BEGIN Listed records

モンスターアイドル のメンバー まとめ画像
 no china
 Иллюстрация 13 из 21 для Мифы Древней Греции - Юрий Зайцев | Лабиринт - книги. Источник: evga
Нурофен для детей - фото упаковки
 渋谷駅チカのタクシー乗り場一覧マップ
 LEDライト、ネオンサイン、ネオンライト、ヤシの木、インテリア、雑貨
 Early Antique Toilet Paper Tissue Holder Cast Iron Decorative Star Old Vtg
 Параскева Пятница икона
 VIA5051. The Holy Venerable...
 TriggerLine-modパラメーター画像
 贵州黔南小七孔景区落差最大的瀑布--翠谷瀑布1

END Listed records

Your objective -> Exactly reproduce the lines of the data above that run from the line containing "Параскева Пятница икона" through the final one.

The completed task ->
 Параскева Пятница икона
 VIA5051. The Holy Venerable...
 TriggerLine-modパラメーター画像
 贵州黔南小七孔景区落差最大的瀑布--翠谷瀑布1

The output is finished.